QUOTED TEXT
Whatever may be the ultimate interpretation or resolution of these and similar cases, I have mentioned them to illustrate the truism that great landmark cass in this area usually leave many unanswered questions.

And the most immediate result is that law enforcement officers and trial courts must then operate without dependable guidelines.

In time, much of this uncertainty will be removed by future court decisions. But the present need for clarification of criminal law is far too urgent to leave this to the slow and necessarily uneven process of judicial decision. There must also be action-where this is appropriate-by legislation and rules of court, as well as by clarifying police procedure.

The key problem, in providing workable solutions, is one of balance. While the safeguards of fair trial must surely be preserved, the right of society in general, and of each individual in particular, to be protected from crime must never be subordinated to other rights.

When we talk of "individual rights" it is well to remember that the right of citizens to be free from criminal molestation is perhaps the most basic individual right. Unless this is adequately safeguarded, society itself may become so disordered that in the end all rights are endangered.

INFORMATION PROVIDED
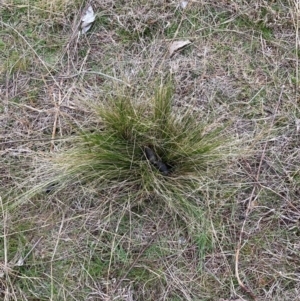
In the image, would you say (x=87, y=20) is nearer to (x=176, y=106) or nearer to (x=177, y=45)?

EXERCISE INSTRUCTIONS
Continue the passage on balancing fair-trial safeguards against society's protection from crime, picking up after its final sentence.

EXERCISE OUTPUT
There is a growing body of opinion that an imbalance does exist, and that the rights of law abiding citizens have in effect been subordinated.20

Lord Shawcross, former Labour Party Attorney General of Great Britain, in writing recently about a comparable condition there, said:

"The truth is, I believe, that the law has become hopelessly unrealistic in its attitude toward the prevention and detection of crime. We cling to a sentimental and sporting attitude in dealing with the criminal. We put illusory fears about the impairment of liberty before the promotion of justice..." 27

One need not go all the way with Lord Shawcross to agree that the pendulum in criminal justice may indeed have swung too far.28

But recently, there have been some distinctly encouraging signs.

President Johnson, in his message of March 8. placed his administration behind a broadly conceived program to combat crime and the conditions under which it flourished. A new unit, designated the Office of Criminal Justice, was created last year within the Department of Justice, and is ably headed by James Vorenberg of Harvard Law School.20

As recently as March 18, the Law Enforcement Assistance Act of 1965 was introduced in the Congress with Presidential approval. This is intended to provide financial and other assistance to state and local law enforcement agencies with the view to improving techniques of crime control and prevention.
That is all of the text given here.